*Goals*
A: According to the excerpt on Civil War memory, how many African-Americans were estimated to have been lynched by the end of the century?
B: From the excerpt on Civil War memory, extract everything from "In this article, I" down to "in their deliberations.".
C: Translate this sentence from the excerpt on Civil War memory into French: "It is striking how little rage North and South directed towards each other."

*Source excerpt*
++++++++

In this article, I aim to explore the concept of amnesia in history: how people forget or are made to forget some aspects of the past and remember others. It has been much discussed in recent years. JasanoffHiggins, and Smith and Grey are good examples in the context of a critique of British imperialism; Clarke and Wilson in the context of Scottish nationalism. To do this, I will look at David Blight’s 2001 book Race and Reunion: the Civil War in American Memory. Blight’s text examines how Americans came to terms with the American Civil War, and what part amnesia played in their deliberations.


Image: The 2001 edition dust cover image for David W. Blight’s Race and Reunion. In the background the top image of an extract of a document in handwritten text fades into the bottom image of a rural setting, all in sepia tone. The text in the image reads Race and Reuinion in brown lettering, within the subtitle The Civil War in American Memory in white below this.

At the end of the war, the dominant narrative was emancipationist: the North wanted to end slavery, the South resisted and attempted to secede by armed force, but the North won. At the same time, however, everyone had to come to terms with the vast numbers of the war dead, which required a different narrative. The Civil War killed almost as many Americans as all America’s foreign wars put together (64). Rage mingled with grief. It is striking how little rage North and South directed towards each other. The North aimed its rage at Britain (which Blight does not describe), to the point of threatening war (Bingham 2005). Southern rage was directed at the newly freed slaves. Armed vigilantes, the Ku Klux Klan, terrorised African-Americans in a sustained campaign to ensure that they remained effectively disenfranchised. Washington and the North chose to turn a blind eye. By the century’s end, it was estimated that 60,000 African-Americans had been lynched (64). This was more than the dead on both sides at Gettysburg.

The basic problem in the wartime North was that there was no settled political purpose: was the war to restore the union, or to free the slaves (366)? Lincoln was able to navigate the shoals and rapids of Northern politics to achieve coherent goals, but by the war’s end Lincoln was dead. His less able successors implemented Reconstruction (the political extirpation of the Confederacy), but enforced it indifferently. They wanted to reforge the union at all costs, so the reconciliationist narrative came into being.

The task was harrowing: how to make the logic of sectional reconciliation compatible with the logic of emancipation, how to square black freedom… with a cause… that had lost almost everything except its unbroken belief in white supremacy. Such an effort required both remembering and forgetting.

Blight, David (2001). Race and Reunion: the Civil War in American Memory. Cambridge, MA: Harvard University Press (31).

The passage of time brought fresh challenges to the Republic: in the 1870s there was a prolonged economic depression, followed by populism and industrial unrest. These were the final nails in the coffin of Reconstruction. The will to enforce the enfranchisement of African-Americans evaporated (129). Reconciliation degenerated into a flabby, ‘everyone was to blame’ mentality, where slavery was reduced to the euphemism of the ‘crushing social problem,’ and where the bravery of those who fought was more highly prized than the causes for which they fought (4, 383, 386). This was exemplified by a seven-volume History of the Civil War written by James Ford Rhodes in the years 1893-1906. Rhodes claimed that slavery was a foreign imposition, thus absolving the South of any guilt, and he argued that Reconstruction was a mistake (357-8).

++++++++

*Dataset entries*
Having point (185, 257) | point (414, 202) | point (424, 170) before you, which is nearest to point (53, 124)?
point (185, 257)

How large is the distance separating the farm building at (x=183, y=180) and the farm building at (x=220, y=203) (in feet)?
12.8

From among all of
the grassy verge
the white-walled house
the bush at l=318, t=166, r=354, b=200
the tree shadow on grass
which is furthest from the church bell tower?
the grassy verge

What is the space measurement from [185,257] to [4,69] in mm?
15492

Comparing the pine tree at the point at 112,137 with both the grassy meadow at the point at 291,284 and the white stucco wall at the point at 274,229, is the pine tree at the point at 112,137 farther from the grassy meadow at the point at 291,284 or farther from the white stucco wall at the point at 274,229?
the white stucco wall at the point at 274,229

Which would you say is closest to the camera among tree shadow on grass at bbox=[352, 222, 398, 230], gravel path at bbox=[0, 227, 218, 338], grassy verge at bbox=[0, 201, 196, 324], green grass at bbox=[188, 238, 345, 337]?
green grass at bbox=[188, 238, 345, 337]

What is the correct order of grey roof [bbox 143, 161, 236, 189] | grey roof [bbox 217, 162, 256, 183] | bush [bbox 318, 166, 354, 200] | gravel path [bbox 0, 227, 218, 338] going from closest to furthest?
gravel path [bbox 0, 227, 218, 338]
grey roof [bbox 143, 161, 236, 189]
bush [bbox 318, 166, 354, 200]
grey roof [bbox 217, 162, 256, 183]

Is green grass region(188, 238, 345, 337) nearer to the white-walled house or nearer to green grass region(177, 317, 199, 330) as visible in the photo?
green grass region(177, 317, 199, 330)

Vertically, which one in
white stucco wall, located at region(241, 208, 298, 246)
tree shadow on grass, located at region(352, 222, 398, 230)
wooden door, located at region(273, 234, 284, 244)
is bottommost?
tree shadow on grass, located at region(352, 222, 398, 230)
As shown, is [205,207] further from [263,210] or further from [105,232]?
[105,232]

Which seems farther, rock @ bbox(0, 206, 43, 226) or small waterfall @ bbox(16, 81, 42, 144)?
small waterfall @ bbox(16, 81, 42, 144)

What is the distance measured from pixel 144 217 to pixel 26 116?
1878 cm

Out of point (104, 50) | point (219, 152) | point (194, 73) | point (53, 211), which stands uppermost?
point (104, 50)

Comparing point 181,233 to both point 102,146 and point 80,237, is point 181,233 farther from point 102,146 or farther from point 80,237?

++++++++

*The solutions*
A: An estimated 60,000.

B:
In this article, I aim to explore the concept of amnesia in history: how people forget or are made to forget some aspects of the past and remember others. It has been much discussed in recent years. JasanoffHiggins, and Smith and Grey are good examples in the context of a critique of British imperialism; Clarke and Wilson in the context of Scottish nationalism. To do this, I will look at David Blight’s 2001 book Race and Reunion: the Civil War in American Memory. Blight’s text examines how Americans came to terms with the American Civil War, and what part amnesia played in their deliberations.

C: Il est frappant de constater le peu de colère que le Nord et le Sud ont dirigé l'un contre l'autre.